The molybdate transport protein ModA regulates nitrate reductase activity to increase the intestinal colonization and extraintestinal dissemination of Klebsiella pneumoniae in the inflamed gut.

Abstract

The mammalian intestine is a major site of colonization and a starting point of severe infections by Klebsiella pneumoniae. Inflammatory bowel disease (IBD) is an inflammatory disorder of the gut, and host-derived nitrate in IBD confers a luminal growth advantage upon Escherichia coli and Salmonella typhimurium through nitrate respiration in the inflamed gut. However, the impact of nitrate on the growth and pathogenicity of K. pneumoniae in this microenvironment is poorly understood. In this study, we used oral administration of dextran sodium sulphate to induce IBD in mouse models. We then analysed the colonization levels of K. pneumoniae wild-type (WT), the nitrate reductase gene mutant strains (ΔnarG, ΔnarZ and ΔnarGΔnarZ), and the molybdate uptake gene mutant strain (ΔmodA) in the inflamed intestinal tract.

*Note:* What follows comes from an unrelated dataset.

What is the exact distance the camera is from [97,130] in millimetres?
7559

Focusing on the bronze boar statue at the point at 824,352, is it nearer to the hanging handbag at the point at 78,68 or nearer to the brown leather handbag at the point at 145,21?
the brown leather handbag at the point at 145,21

Results showed that the growth, intestinal colonization, and extraintestinal dissemination of K. pneumoniae were increased in the intestines of dextran sulphate sodium (DSS)-treated mice. Nitrate in the inflamed bowel conferred a growth advantage to K. pneumoniae through nitrate respiration. The molybdate transport protein ModA regulated nitrate reductase activity to increase the growth, intestinal colonization, and extraintestinal dissemination of K. pneumoniae. Tungstate will be a promising antibacterial agent to tackle K. pneumoniae infections in IBD patients.